Simple blood-pressure monitoring
Another important vital sign to measure is blood pressure, which provides tell-tale signs of an individual’s heart condition. High blood pressure, or hypertension, indicates the risk of developing heart attack, stroke and other life-endangering health issues. While the conventional method of using an inflating cuff to measure blood pressure is already non-invasive, continuous monitoring is not possible and neither is taking measurements during sleep or exercise.
Circumventing the usage of cuffs, small and easy-to-use wearables can detect the user’s PPG signals and derive the user’s blood pressure using sophisticated algorithms in these PPG signals. Operating the system requires calibrating it against a medical-grade blood pressure measurement device. Successive measurements are then relative to the calibration point, while its connectivity to consumer devices like smartphones or smartwatches makes readings effortlessly available to users. This empowers users to continuously monitor and analyse any notable changes in their health data, providing early indications of heart or blood pressure issues that could allow for early, life-saving interventions.
Some technology companies are also incorporating machine learning to remove the need for calibrating PPG signals altogether. This innovation can enable continuous blood pressure monitoring and open avenues for cuffless measurements.
Smartphones offer contactless monitoring
To make these wearables truly convenient, researchers are harnessing the power of smartphones. From boosting productivity to providing entertainment and polishing photography skills, the palm-sized gadget is nothing short of a modern marvel. With healthcare thrown into the mix, many mobile applications include features to allow users to manage their well-being.
Making use of a smartphone camera as the sensor, Singapore-based innovators have developed a remote-PPG (rPPG) technology that employs proprietary computer-vision algorithms and signal-processing techniques to measure users’ vital signs through the light reflected from their faces. This process can be done remotely by analysing pre-recorded or real-time videos of users to monitor their heart and respiration rates through facial blood flow and volume changes based on reflected light. The technology’s advanced video-processing method includes capturing regions of interest (in this context, the face), filtering signals and increasing the signal-to-noise ratio of PPG signals.

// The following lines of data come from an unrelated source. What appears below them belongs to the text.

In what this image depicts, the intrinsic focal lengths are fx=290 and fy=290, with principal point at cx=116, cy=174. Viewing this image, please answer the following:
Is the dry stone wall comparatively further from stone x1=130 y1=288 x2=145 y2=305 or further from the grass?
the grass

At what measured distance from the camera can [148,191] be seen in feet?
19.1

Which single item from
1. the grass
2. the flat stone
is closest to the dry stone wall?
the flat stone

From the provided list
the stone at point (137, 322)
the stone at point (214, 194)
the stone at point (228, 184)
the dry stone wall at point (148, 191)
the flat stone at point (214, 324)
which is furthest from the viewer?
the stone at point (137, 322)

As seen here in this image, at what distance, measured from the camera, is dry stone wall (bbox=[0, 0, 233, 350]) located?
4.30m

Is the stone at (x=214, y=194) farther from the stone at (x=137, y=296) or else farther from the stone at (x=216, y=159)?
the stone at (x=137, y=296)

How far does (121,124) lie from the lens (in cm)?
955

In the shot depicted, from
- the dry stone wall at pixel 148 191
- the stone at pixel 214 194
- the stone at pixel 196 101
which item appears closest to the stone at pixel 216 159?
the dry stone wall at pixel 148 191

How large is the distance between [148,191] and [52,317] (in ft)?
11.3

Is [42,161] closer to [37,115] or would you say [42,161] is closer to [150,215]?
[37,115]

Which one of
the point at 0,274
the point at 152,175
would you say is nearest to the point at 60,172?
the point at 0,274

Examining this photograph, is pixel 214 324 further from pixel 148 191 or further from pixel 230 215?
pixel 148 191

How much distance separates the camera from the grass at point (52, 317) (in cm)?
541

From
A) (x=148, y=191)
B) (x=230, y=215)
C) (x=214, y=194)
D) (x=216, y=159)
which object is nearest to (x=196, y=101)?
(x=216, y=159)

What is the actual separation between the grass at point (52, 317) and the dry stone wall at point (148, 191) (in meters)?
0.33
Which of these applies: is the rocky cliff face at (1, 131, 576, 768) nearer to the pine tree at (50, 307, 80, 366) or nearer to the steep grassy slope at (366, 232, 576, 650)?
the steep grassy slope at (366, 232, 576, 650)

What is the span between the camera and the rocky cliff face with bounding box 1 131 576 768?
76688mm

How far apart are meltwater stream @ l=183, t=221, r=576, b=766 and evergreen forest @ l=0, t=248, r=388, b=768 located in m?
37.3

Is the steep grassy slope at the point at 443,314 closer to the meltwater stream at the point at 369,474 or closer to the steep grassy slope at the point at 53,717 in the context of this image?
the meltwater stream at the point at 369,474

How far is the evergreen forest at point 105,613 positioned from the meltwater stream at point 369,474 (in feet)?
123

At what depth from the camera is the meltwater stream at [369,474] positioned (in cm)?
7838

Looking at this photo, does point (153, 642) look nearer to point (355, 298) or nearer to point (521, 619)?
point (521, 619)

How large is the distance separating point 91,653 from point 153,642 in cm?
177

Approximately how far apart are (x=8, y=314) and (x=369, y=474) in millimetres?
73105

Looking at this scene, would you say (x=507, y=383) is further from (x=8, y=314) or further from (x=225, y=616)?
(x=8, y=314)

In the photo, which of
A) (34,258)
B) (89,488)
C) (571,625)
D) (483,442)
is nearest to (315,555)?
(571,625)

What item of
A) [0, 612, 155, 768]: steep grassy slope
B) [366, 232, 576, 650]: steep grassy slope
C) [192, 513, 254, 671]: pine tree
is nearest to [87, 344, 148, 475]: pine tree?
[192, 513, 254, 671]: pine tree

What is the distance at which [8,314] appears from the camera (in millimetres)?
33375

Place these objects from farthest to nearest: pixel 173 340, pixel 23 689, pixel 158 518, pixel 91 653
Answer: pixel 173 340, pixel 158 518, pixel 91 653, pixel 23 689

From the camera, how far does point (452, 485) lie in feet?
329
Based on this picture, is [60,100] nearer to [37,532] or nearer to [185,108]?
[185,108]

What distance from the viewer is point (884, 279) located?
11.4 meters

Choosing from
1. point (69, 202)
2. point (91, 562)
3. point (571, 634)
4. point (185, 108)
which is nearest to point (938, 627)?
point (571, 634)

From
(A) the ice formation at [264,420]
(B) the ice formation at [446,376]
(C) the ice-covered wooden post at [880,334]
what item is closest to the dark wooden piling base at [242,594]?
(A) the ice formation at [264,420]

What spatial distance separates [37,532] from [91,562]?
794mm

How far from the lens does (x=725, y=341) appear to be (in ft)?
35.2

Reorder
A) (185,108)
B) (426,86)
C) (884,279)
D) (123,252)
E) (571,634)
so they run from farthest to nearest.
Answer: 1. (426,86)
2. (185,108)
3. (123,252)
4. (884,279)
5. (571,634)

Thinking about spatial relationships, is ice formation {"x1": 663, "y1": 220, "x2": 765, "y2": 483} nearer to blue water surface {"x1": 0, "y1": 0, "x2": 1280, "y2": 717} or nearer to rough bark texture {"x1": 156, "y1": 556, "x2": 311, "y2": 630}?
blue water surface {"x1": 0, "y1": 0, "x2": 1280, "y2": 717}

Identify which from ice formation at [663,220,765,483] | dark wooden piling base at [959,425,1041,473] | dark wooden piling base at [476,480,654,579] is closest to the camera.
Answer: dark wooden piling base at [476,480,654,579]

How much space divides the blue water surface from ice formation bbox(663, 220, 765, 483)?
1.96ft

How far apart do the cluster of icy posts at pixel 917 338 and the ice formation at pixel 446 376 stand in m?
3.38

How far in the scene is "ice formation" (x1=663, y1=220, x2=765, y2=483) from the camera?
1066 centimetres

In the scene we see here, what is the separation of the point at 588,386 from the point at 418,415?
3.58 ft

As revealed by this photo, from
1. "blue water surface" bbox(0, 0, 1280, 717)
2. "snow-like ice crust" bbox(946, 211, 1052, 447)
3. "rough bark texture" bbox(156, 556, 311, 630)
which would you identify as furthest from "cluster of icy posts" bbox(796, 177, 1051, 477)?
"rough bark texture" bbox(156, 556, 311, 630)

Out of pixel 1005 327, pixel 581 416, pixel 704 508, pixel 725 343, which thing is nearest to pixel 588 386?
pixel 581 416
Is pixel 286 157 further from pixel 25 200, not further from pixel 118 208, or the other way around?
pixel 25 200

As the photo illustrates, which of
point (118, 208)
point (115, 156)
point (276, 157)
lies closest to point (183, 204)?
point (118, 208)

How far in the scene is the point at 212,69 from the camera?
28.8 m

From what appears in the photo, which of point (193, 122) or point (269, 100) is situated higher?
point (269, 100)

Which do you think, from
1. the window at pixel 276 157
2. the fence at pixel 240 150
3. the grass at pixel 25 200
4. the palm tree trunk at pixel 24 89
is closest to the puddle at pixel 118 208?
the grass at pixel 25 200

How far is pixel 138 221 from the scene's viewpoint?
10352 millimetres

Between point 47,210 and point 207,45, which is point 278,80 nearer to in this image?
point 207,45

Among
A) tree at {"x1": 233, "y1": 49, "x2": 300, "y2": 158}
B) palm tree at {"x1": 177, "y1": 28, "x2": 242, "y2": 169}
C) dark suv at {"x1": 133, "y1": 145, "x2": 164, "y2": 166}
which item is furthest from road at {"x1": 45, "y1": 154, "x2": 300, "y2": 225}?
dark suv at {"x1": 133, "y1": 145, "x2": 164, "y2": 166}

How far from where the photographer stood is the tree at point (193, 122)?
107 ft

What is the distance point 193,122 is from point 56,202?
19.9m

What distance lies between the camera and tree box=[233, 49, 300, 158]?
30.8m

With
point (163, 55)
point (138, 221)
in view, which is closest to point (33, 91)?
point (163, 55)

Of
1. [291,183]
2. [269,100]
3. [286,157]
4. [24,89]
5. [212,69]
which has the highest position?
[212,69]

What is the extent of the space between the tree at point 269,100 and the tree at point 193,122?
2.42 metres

While using NIR light enables more accurate measurements, ambient light is sufficient to obtain PPG signals through rPPG technology. In addition to heart and respiration rates, rPPG technology can also derive stress levels from heart-rate-variability measurements.
From wellness and medical applications to non-healthcare industries, the applications of this rPPG-based monitoring technology are wide-ranging. Significantly, the innovation can help improve medical accessibility for individuals living in remote locations, extending telemedicine to a larger population base. In a post-COVID world where an increasing number of people are less keen to visit clinics physically, these tech offers can be great home-based solutions for individuals who want to take charge of their health.